Request A: Decide whether each statement agrees with the passage on altmetrics below, answering yes or no and quoting the passage's deciding words: (i) Altmetric's score is based on volume, sources and authors; (ii) the Altmetric donut shows which journal published an article; (iii) the HEFCE review named bias to particular disciplines as a potential problem of these metrics.

Looking at one of the commercial services which provides altmetrics data might give an insight into some of the concerns of altmetrics. During our lab session we explored some of the features of Altmetric to explore the insights it could provide.

Altmetric provide article level metrics. What these metrics track is the engagement with an article on ‘social media sites, newspapers, government policy documents and other sources’5 This tracking attempts to ascertain how many people are engaging with an article.

As a result of this tracking Altmetric provides a ‘score’. This score is based on ‘volume’, ‘sources’ and ‘authors’.6One of the defining features of Altmetric is the ‘donut’ which shows the weighting of different components of the overall score. This can give a good idea of whether an article received a lot of attention on twitter or was blogged about. I hope to dedicate another post to digging more deeply into the features of Almetric but want to spend a little more time with it before I do that.

How useful will altmetrics be in measuring impact in the future?

It is clear there are many benefits of altmetrics for an individual wanting to assess the impact their article is having in the sources Altmetric and other companies track. This in itself could be very useful. The question that might inform continued take up of altmetrics is the extent to which they are absorbed into broader measures of impact being used in any future assessments of research quality and the interest funding bodies place in these metrics.

There was some consideration of the use of altmetrics in the lead up to the most recent REF. A review by HEFCE outlines the role of metrics in the assessment of research7 The review outlines some of the potential problems of using these metrics including bias to particular disciplines (a sociology paper making fun of hipsters is probably more likely to be tweeted about then a paper in a sub-discpline of mathematics). This in itself is not necessarily a problem.

Request B: Show each line of the listing below that contains the word "necktie".

Supplied material:
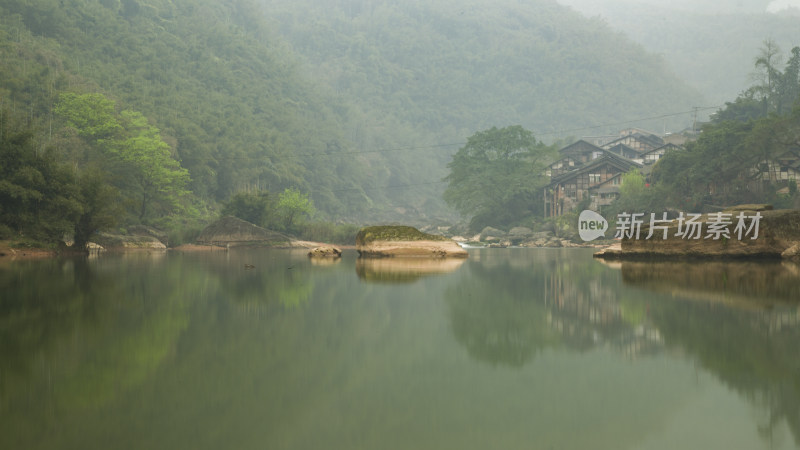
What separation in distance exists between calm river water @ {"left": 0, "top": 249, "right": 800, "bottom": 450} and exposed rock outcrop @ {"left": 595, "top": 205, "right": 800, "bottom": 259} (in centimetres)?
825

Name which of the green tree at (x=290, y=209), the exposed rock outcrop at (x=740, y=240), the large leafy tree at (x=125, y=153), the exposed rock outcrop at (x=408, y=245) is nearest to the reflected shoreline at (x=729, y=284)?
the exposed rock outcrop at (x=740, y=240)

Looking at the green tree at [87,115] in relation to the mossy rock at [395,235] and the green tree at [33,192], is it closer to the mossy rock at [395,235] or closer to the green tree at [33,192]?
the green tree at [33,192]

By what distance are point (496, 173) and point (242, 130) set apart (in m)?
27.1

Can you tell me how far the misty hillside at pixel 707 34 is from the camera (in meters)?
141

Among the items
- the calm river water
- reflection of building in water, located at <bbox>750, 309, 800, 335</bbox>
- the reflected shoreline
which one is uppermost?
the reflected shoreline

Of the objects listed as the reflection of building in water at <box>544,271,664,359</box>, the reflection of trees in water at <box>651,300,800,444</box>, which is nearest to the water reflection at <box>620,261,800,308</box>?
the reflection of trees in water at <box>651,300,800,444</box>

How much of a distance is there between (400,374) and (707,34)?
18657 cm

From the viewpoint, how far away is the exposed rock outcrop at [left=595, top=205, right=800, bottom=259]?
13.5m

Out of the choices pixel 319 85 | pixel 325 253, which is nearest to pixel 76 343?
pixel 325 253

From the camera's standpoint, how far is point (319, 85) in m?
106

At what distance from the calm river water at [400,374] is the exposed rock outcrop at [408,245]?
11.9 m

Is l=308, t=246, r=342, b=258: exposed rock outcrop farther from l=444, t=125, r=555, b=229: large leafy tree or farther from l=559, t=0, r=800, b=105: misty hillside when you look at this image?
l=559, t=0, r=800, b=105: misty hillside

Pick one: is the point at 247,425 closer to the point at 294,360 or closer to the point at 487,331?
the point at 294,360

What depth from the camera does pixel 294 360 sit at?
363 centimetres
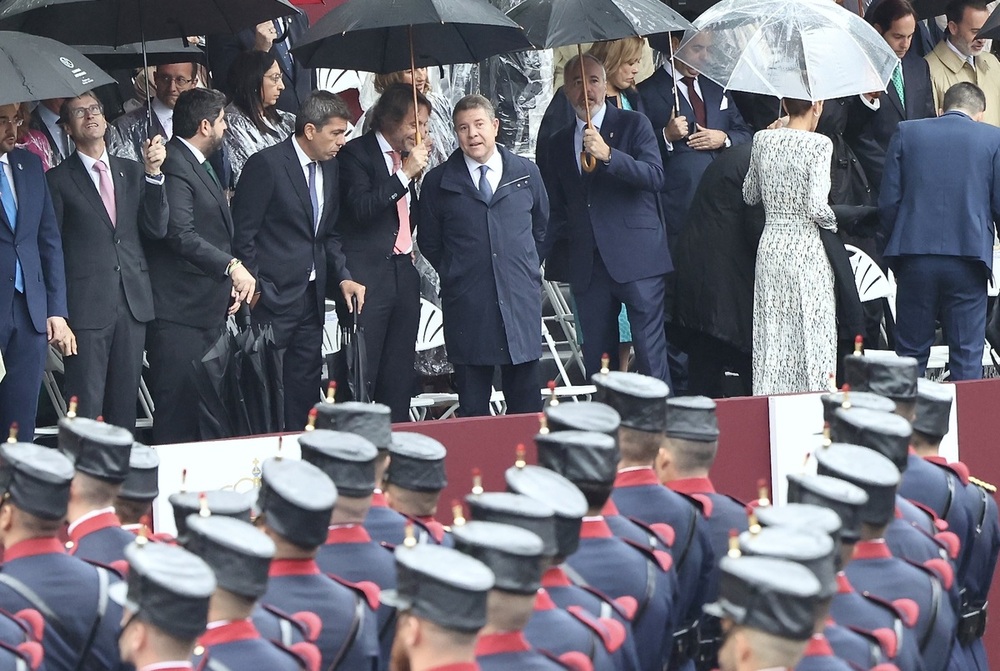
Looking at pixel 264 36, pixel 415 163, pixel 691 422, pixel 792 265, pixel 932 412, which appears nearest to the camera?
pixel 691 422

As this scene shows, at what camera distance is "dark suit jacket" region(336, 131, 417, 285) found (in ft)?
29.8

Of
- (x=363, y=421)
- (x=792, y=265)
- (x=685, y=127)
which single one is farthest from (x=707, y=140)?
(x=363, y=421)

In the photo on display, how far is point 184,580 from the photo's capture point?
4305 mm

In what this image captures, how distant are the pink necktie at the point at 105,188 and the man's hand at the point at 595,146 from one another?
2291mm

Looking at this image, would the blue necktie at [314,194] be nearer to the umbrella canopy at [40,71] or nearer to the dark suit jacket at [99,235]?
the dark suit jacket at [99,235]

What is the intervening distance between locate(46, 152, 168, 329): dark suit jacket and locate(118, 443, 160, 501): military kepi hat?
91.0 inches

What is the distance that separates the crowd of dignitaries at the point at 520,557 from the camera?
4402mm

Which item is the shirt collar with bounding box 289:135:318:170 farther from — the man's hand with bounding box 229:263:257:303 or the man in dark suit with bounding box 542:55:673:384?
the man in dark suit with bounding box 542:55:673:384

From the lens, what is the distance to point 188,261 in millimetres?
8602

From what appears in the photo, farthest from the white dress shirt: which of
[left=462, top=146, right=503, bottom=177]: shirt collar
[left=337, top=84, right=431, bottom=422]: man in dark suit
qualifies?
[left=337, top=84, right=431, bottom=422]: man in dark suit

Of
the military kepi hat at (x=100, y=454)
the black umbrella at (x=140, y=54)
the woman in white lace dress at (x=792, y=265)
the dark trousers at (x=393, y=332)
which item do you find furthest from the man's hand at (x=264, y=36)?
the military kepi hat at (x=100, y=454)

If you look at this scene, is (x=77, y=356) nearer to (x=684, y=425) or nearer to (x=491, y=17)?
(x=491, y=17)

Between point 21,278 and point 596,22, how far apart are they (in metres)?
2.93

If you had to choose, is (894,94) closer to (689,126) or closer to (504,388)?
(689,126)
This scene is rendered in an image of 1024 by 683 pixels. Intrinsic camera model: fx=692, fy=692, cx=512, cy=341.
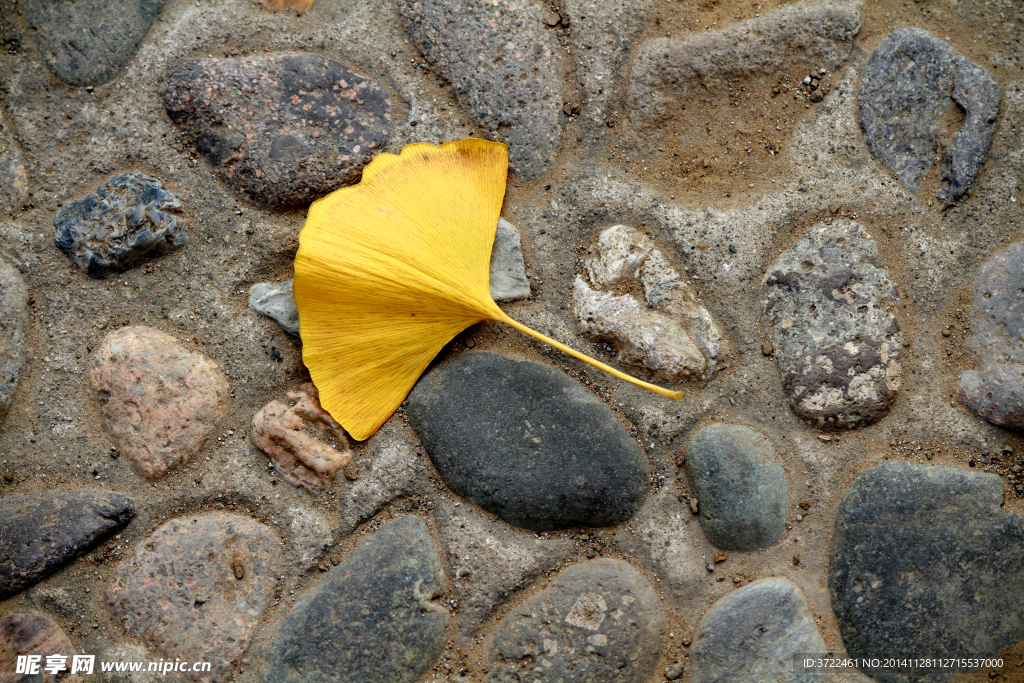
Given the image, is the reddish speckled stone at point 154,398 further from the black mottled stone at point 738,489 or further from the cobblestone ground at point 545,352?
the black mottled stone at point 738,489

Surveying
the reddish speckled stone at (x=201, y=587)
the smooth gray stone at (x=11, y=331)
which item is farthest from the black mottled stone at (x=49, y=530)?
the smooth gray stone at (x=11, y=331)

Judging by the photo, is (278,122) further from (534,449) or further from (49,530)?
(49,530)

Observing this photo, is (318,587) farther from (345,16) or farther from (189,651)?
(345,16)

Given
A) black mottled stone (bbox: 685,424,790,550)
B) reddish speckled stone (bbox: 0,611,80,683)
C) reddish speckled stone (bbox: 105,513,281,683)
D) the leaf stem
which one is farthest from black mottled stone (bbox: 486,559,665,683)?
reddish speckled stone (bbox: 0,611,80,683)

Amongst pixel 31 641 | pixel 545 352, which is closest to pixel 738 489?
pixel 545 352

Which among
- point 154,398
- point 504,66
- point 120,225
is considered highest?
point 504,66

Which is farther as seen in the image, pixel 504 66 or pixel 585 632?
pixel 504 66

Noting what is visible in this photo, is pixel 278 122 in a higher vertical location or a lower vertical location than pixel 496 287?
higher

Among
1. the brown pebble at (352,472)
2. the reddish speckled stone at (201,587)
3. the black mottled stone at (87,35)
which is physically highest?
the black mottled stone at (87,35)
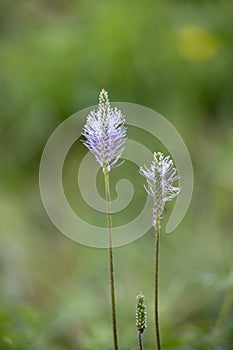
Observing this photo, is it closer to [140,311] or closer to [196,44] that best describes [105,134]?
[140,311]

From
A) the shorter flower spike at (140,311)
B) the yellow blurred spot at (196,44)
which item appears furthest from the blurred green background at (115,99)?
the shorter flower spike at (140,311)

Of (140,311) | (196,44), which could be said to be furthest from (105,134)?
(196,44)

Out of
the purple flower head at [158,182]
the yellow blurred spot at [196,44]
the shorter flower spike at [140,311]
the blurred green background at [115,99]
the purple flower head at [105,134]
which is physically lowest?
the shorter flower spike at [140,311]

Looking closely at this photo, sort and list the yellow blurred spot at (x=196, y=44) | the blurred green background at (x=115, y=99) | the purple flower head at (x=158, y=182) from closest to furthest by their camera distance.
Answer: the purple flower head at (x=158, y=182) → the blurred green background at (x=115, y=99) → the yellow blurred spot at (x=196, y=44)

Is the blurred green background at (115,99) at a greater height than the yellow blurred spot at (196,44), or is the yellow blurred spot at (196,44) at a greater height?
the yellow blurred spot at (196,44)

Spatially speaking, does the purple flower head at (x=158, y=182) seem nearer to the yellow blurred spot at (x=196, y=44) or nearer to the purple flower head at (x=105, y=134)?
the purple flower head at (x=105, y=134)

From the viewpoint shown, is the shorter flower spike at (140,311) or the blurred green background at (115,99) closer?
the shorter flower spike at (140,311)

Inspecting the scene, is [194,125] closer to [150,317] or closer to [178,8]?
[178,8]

Full solution A:
(i) Yes: "This score is based on ‘volume’, ‘sources’ and ‘authors’."
(ii) No: "the ‘donut’ which shows the weighting of different components of the overall score"
(iii) Yes: "some of the potential problems of using these metrics including bias to particular disciplines"

Full solution B:
In what this image captures, how distant are the pink necktie at the point at 105,188 and the man's hand at the point at 595,146 from one another?
Looking at this image, would the blue necktie at [314,194] be nearer to the umbrella canopy at [40,71] or nearer to the dark suit jacket at [99,235]?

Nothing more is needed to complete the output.